SET EXERCISE A »
List every number written in digits in the passage about Gorecki's Third Symphony.

It helped, of course, that Classic FM picked the disc out as its first 'Classic sureshot' in its first week on air. But the runaway sales of the London Sinfonietta recording were not just a UK phenomenon: the album has since sold 600,000 copies worldwide (200,000 of them here), making it the best-selling classical recording by a living composer ever. No wonder everybody wants to ask him about it.

Meeting him, though, it soon becomes clear, despite the unavoidable difficulties of communicating through an interpreter, that Gorecki would almost rather talk about anything else. Understandably. He has, after all, written more than 60 other works and gave his first all-Gorecki concert as a 25- year-old student in 1958. It's not even as if the Third Symphony was a recent piece (it dates from 1976) or as if the Sinfonietta CD was its first recording (there had been three others before it). Yet all everyone asks about is this one work. And apparently we all ask the same questions.

ENTRIES PROVIDED »
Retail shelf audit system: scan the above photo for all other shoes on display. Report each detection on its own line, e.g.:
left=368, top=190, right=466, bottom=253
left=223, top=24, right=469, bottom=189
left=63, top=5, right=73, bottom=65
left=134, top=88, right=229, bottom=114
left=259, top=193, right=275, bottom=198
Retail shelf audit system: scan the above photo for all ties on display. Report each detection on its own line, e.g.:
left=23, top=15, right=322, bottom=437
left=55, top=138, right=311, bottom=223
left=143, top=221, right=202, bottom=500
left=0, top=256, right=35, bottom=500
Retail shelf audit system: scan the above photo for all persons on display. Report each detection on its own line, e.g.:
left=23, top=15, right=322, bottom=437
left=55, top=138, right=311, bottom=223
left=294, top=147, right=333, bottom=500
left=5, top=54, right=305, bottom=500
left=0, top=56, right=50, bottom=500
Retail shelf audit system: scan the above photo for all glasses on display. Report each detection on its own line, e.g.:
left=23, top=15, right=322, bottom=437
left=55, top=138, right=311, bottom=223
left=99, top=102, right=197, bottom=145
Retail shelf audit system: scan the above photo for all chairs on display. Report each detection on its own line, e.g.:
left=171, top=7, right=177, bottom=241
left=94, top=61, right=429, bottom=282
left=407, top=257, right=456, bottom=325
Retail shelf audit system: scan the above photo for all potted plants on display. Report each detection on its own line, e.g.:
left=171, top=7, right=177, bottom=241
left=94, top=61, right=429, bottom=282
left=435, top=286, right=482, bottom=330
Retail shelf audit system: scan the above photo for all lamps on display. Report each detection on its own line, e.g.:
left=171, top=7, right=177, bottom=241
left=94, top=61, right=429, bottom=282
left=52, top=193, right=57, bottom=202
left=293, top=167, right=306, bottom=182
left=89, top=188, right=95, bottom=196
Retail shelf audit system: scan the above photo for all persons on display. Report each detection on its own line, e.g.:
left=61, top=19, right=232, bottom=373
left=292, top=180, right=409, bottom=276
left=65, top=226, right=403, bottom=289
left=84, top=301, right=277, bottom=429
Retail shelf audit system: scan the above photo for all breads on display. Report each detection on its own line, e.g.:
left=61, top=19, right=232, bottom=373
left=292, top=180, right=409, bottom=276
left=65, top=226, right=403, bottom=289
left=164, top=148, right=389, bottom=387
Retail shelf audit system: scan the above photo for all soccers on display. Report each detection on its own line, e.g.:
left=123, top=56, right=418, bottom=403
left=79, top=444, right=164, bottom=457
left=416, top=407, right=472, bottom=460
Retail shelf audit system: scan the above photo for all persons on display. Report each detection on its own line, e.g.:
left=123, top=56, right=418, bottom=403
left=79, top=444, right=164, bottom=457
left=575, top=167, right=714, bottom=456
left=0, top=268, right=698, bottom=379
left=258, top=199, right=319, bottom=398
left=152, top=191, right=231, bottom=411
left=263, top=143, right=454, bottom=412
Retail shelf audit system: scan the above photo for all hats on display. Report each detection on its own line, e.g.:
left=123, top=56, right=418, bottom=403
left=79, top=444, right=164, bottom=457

SET EXERCISE B »
Render the records, from their start through the line that contains "left=259, top=193, right=275, bottom=198", as a two-column CSV with the columns request and answer. Give one row per request, with each field in quotation marks and each line break replaced by a space.

SOLUTION A »
600,000
200,000
60
25
1958
1976

SOLUTION B »
request,answer
"Retail shelf audit system: scan the above photo for all other shoes on display. Report each detection on its own line, e.g.: left=368, top=190, right=466, bottom=253 left=223, top=24, right=469, bottom=189 left=63, top=5, right=73, bottom=65 left=134, top=88, right=229, bottom=114","left=259, top=193, right=275, bottom=198"